Religious freedom for Christians and other religious minorities is slowly eroding in India under the current BJP government. Recently, Jharkhand, a state located in India’s northeast, became the ninth state to pass an anti-conversion law that will regulate an individual’s ability to convert from one religion to another. Unfortunately, similar laws have been implemented to help conversions to Hinduism and stop conversions to Christianity and Islam. Will laws such as this continue to spread in India?
10/12/2017 India (Mission Network News) – In India, religious minorities are seeing their freedoms slowly erode. The northeastern state of Jharkhand recently became the ninth state to pass anti-conversion laws, which are often used to suppress any religion other than Hinduism.
“I think in the little over three years that we’ve had this government in place, we’ve certainly seen those states that have the anti-conversion laws get stronger in trying to implement those laws,” says John Pudaite with Bibles for the World, an organization that works with indigenous nationals in India to distribute Bibles and provide education. “They’re getting more galvanized. They feel they have the support of the central government behind them.”

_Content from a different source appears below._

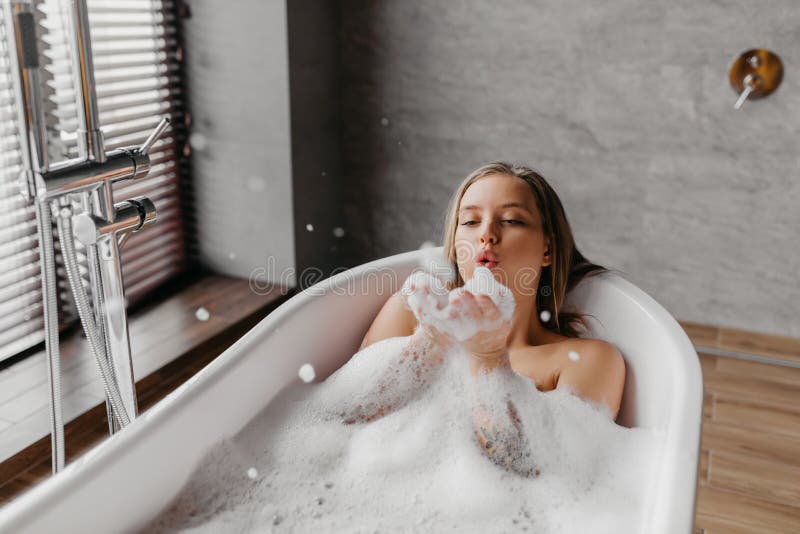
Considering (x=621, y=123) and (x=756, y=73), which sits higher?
(x=756, y=73)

India is led by the Bharatiya Janata Party, a right-wing Hindu nationalist group. Reports from after the March 2017 election say physical violence against Christians have risen 40 percent since 2016, while murders of Christians have doubled.
“In some states, we’ve heard that now they are requiring, if someone wants to change their religion, they first have to go down to the equivalent of a district magistrate, a judge, and file paperwork stating their intent to convert from one religion to another,” Pudaite says.
“We’ve also seen a movement by some of the Hindu nationalist groups, that they’re trying to pay people to come back to Hinduism. They’re paying for Christians to come back, for Muslims to come back to Hinduism.”